▶ Your objective: When you reach the line that contains "United States, site" in the data below, copy it and every line after it exactly, adding nothing.
Data supplied section start
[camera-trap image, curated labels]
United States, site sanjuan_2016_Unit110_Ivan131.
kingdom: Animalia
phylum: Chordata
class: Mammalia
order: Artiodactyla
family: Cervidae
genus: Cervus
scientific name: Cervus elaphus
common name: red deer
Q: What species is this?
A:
Data supplied section end
▶ Response area:
United States, site sanjuan_2016_Unit110_Ivan131.
kingdom: Animalia
phylum: Chordata
class: Mammalia
order: Artiodactyla
family: Cervidae
genus: Cervus
scientific name: Cervus elaphus
common name: red deer
Q: What species is this?
A:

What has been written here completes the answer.